**ASSIGNMENT:** The data below contains pictures, which are to be skipped; the lines starting at the line with "Mireia Belmonte, a" and ending at the line with "Картинки с новогодними игрушка" are to be output exactly, both ends included.

**RAW DATA:**
··········
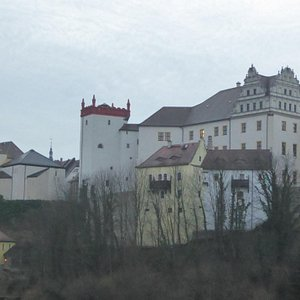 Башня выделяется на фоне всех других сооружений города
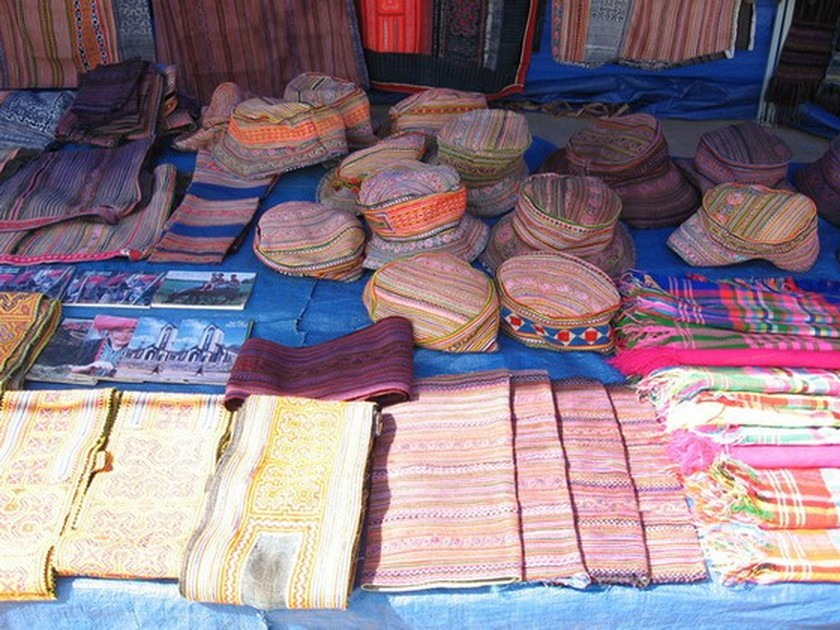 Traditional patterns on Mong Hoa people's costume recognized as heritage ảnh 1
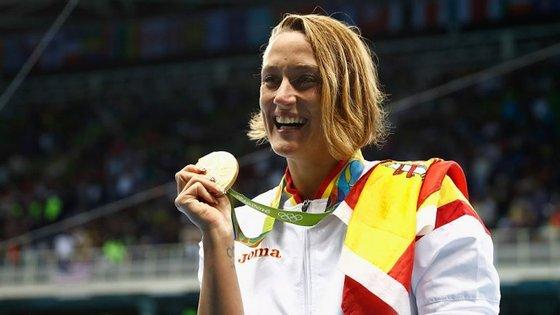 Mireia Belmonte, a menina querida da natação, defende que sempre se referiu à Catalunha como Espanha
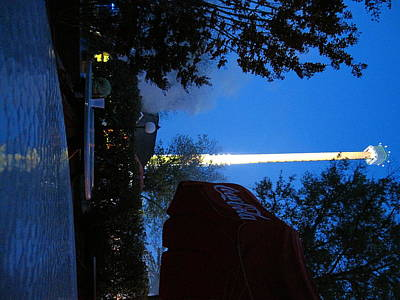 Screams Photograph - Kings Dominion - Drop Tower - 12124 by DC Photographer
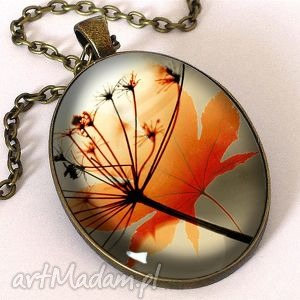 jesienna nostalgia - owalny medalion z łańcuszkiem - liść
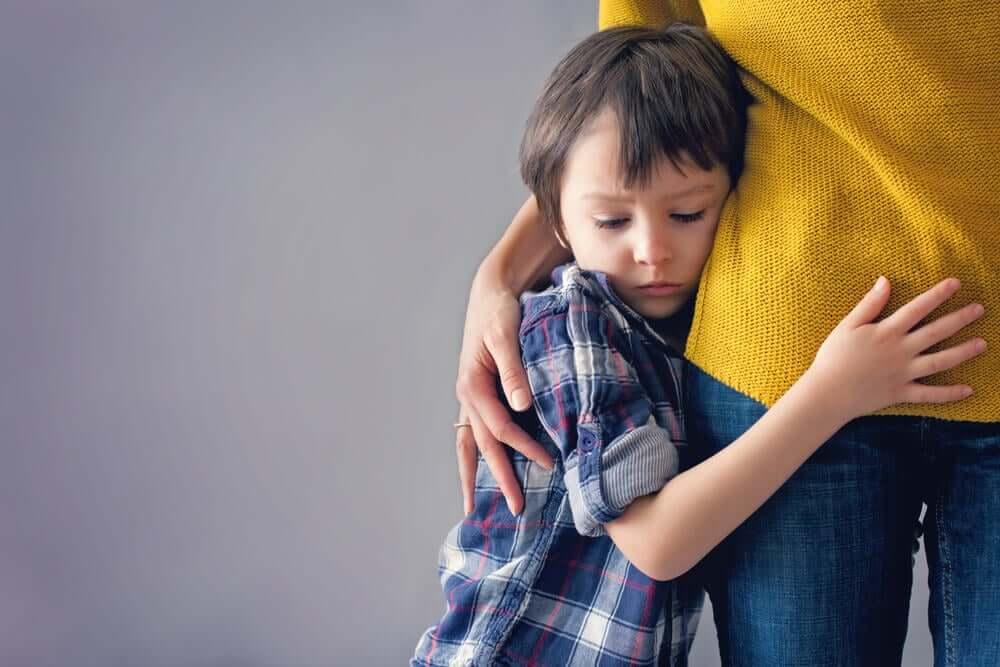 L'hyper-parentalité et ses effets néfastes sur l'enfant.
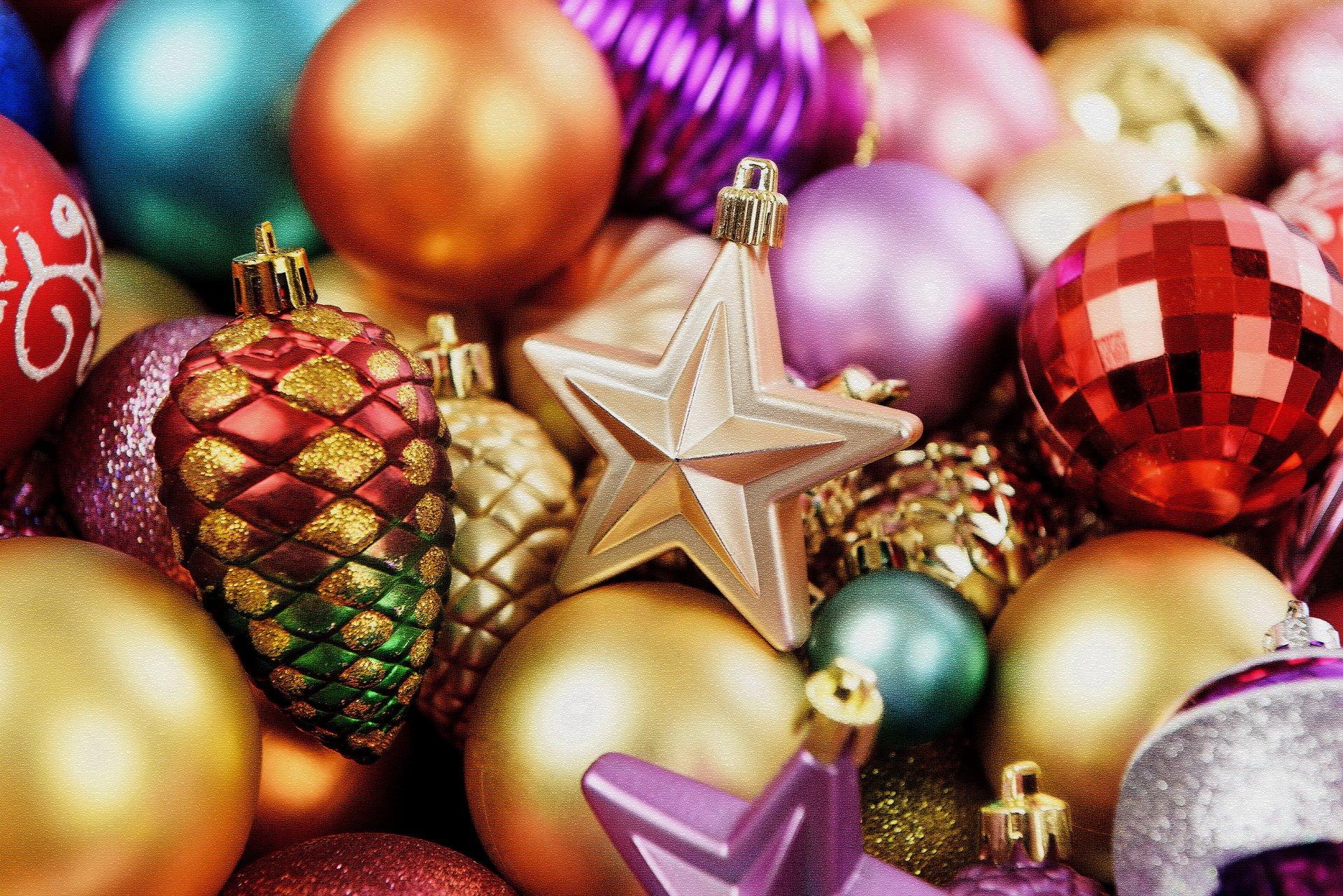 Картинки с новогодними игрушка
··········
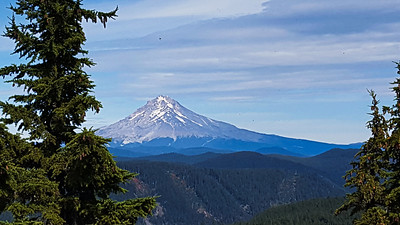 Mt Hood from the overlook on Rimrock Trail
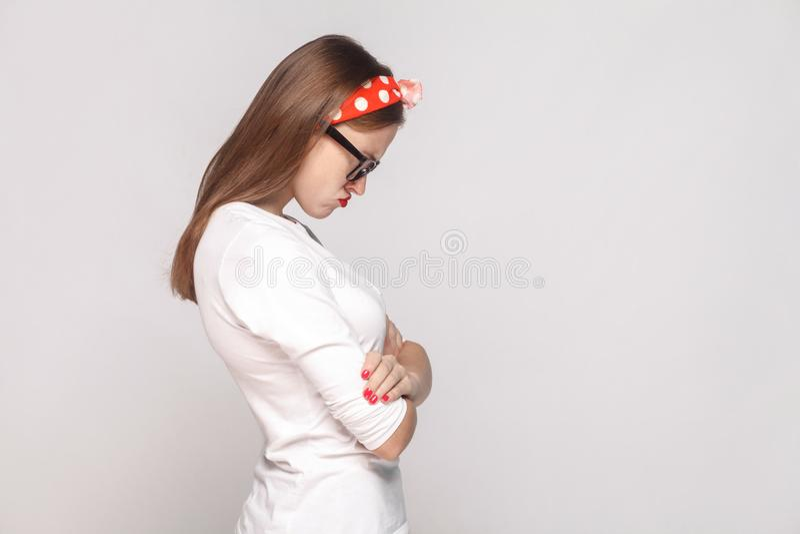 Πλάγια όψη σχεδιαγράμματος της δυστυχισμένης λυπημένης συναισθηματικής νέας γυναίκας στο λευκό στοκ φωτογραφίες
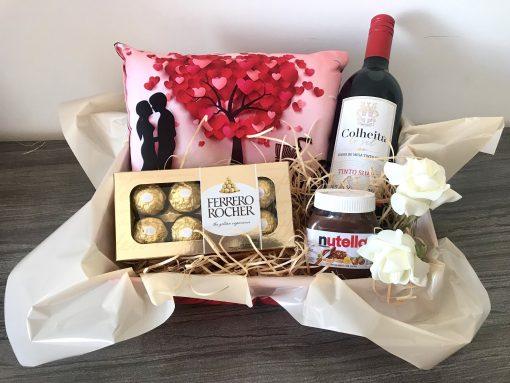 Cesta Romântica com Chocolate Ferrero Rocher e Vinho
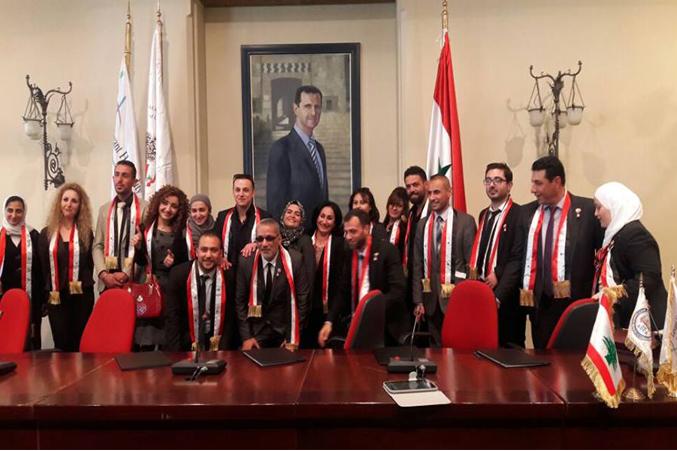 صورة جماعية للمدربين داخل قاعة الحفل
··········
**RESPONSE TO THE TASK:**
 Mireia Belmonte, a menina querida da natação, defende que sempre se referiu à Catalunha como Espanha
 Screams Photograph - Kings Dominion - Drop Tower - 12124 by DC Photographer
 jesienna nostalgia - owalny medalion z łańcuszkiem - liść
 L'hyper-parentalité et ses effets néfastes sur l'enfant.
 Картинки с новогодними игрушка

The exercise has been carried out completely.